───── Wyodrębniony tekst
Obrona krzyży z praktykującym Żydem, ale bez Polski.

Obrazek użytkownika GosiaNowa
Idee

Joseph Weiler wybitny amerykański specjalista prawa międzynarodowego uważa, że Europejski Trybunał Praw Człowieka w Strasburgu narzucił francuską wizję świeckości całej Europie. Zwraca on uwagę, że tak rozumiana świeckość chce, aby religia została ograniczona do życia prywatnego jednostki.
──────────
**Treść polecenia 1:**
Z poniższego wykazu proszę wybrać wszystkie wiersze zawierające ciąg "items", z uwzględnieniem wielkości liter.
───── Fragmenty zapisów
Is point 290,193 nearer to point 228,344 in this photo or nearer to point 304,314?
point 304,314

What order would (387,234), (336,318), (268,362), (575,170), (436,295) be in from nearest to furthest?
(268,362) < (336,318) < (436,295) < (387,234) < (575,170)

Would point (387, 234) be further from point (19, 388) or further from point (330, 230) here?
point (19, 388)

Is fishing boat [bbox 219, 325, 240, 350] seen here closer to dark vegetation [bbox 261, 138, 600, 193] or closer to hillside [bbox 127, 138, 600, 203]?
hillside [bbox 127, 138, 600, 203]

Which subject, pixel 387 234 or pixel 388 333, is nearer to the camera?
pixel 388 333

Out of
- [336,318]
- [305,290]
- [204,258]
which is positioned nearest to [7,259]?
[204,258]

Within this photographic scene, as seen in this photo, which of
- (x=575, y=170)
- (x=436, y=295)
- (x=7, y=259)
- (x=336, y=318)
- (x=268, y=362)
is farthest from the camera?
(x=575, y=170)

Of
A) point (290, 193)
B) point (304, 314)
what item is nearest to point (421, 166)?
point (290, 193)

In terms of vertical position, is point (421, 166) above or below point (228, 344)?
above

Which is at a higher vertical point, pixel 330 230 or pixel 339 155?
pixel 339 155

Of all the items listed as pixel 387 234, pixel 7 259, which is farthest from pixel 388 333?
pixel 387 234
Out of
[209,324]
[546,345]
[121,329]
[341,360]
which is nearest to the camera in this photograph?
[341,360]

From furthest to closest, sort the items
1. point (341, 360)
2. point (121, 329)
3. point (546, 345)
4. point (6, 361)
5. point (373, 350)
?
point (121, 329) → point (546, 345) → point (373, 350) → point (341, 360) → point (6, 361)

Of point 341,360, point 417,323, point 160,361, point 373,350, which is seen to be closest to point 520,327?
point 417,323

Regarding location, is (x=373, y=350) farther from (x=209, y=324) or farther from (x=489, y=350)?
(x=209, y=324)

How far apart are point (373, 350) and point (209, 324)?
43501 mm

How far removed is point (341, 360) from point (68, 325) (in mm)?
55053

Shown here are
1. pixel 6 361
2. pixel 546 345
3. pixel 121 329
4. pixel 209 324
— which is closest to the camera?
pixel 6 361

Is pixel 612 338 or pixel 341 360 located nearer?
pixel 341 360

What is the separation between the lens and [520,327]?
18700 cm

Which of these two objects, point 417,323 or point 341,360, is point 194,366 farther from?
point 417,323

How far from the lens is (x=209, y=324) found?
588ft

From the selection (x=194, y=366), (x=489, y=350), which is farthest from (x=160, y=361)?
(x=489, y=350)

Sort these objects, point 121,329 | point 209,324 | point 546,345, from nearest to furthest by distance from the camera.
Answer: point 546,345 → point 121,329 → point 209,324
──────────
**Treść polecenia 2:**
Proszę powtórzyć dosłownie fragment tekstu o obronie krzyży od słów "Obrazek użytkownika GosiaNowa" aż do słów "życia prywatnego jednostki." włącznie.

**Odpowiedź 1:**
Of all the items listed as pixel 387 234, pixel 7 259, which is farthest from pixel 388 333?
From furthest to closest, sort the items

**Odpowiedź 2:**
Obrazek użytkownika GosiaNowa
Idee

Joseph Weiler wybitny amerykański specjalista prawa międzynarodowego uważa, że Europejski Trybunał Praw Człowieka w Strasburgu narzucił francuską wizję świeckości całej Europie. Zwraca on uwagę, że tak rozumiana świeckość chce, aby religia została ograniczona do życia prywatnego jednostki.